Pemertahanan bahasa (language maintenance) berkaitan dengan masalah sikap atau penilaian terhadap suatu bahasa, untuk tetap menggunakan bahasa tersebut di tengah-tengah bahasa lainnya. Kridalaksana mengartikan “usaha agar suatu bahasa tetap dipakai dan dihargai, terutama sebagai identitas kelompok, dalam masyarakat bahasa yang bersangkutan melalui pengajaran, kesusastraan, media massa, dan lain-lain.
Pergeseran bahasa secara sederhana berarti bahwa komunitas memberikan sebuah bahasa tempat yang lebih baik dibandingkan yang lain. Anggota komunitas, ketika pergeseran telah terjadi, telah memilih bahasa baru dimana yang lama tidak lagi digunakan (Fasold).
Dalam penelitian yang dilakukan oleh Sumarsono tentang penggunaan bahasa Melayu Loloan yang digunakan di desa Lolan, Bali. Mereka dapat bertahan karena hal-hal sebagai berikut: (1) wilayah yang terpisah dari wilayah pemukiman mayoritas Bali, (2) adanya toleransi dari masyarakat mayoritas Bali yang mau menggunakan bahasa Melayu Loloan dalam berinteraksi dengan golongan minoritas, (3) anggota masyarakat Loloan mempunyai sikap Keislaman tidak akomodatif terhadap masyarakat, (4) adanya loyalitas tinggi dari anggota masyarakat Loloan terhadap bahasa Melayu Loloan sebagai konsekuensi kedudukan atau status bahasa ini yang menjadi lambang identitas diri masyarakat Loloan yang beragama Islam, (5) adanya kesinambungan pengalihan bahasa Melayu Loloan dari generasi terdahulu ke generasi berikutnya.

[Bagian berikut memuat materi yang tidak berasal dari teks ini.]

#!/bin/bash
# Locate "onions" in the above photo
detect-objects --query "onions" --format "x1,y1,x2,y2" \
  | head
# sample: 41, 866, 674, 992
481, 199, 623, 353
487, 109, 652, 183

Pemeliharaan bahasa, di sisi lain, merujuk kepada situasi dimana komunitas penutur, dibawah keadaan yang mendukung terjadinya pergeseran bahasa, tetap berpegang pada bahasa tersebut. Contohnya, penyebaran bahasa Korea kepada generasi selanjutnya di Korea Selatan bukan merupakan hasil dari pemeliharaan bahasa, tetapi di Jepang, yang mempunyai minoritas orang Korea sekitar 600.000 orang, itu merupakan pemeliharaan bahasa (Maher dan Kawanishi 1995). Tidak ada kontak bahasa di Korea Utara yang dapat mengakibatkan pergeseran bahasa, tetapi di Jepang, orang Korea melakukan kontak langsung dengan orang Jepang, secara virtual semua orang tersebut menggunakan dwi bahasa. Joshua Fishman, yang lebih dari siapapun meletakkan dasar untuk investigasi ilmiah mengenai pergeseran bahasa, menyatakan arah umum riset tersebut:
Studi mengenai pemeliharaan bahasa dan pergeseran bahasa berhubungan dengan hubungan antara perubahan dan stabilitas dalam kebiasaan penggunaan bahasa, di satu sisi, dan proses psikologi, sosial, dan budaya yang terus menerus, di sisi lain, ketika populasi yang berbeda bahasa berhubungan satu sama lain (Fishman 1964: 32)B. Contoh pemertahanan bahasa di Indonesia
Berkaitan dengan hal ini, kita ambil contoh dari penelitian Aboe Bakar (1985) terhadap Bahasa Cina dan Bahasa Aceh, di Aceh. Abu Bakar meneliti pemertahanan bahasa Cina di Peunayong, Banda Aceh. Etnis yang sudah ada di Sumatera sejak abad ke-6 ini telah membuktikan bahwa meskipun berposisi sebagai masyarakat minoritas, mereka ternyata tetap mampu mempertahankan keberadaan bahasa mereka yaitu bahasa Cina. Hal ini ditandai oleh mampunya anak-anak mereka dalam berbahasa Cina padahal peralihan generasi masyarakat ini sudah cukup lama. Yang perlu digarisbawahi adalah bahasa Cina yang dikuasai oleh masyarakat Cina di Peunayong ini adalah bahasa Haak (barangkali dapat dikatakan dialek). Memang belum ada penelitian lebih lanjut tentang pemertahanan bahasa Cina dialek Haak di Peunayong. Akan tetapi, Abu Bakar sempat beberapa kali melakukan observasi. Dalam observasi itu Abu Bakar sangat sering melihat anak-anak etnis Tionghoa ini berinterkasi dengan menggunakan bahasa Cina dialek Haak ini. Selain itu juga, dalam ranah keluarga kasus yang sama juga penulis temukan. Antara ayah dan ibu, orang tua dan anak-anak, mereka sama-sama berinteraksi dengan menggunakan bahasa Cina dialek Haak sebagai perantara meskipun tak dapat dipungkiri bahwa banyak masyarakat Cina di Peunayong tidak mampu berbahasa Mandarin.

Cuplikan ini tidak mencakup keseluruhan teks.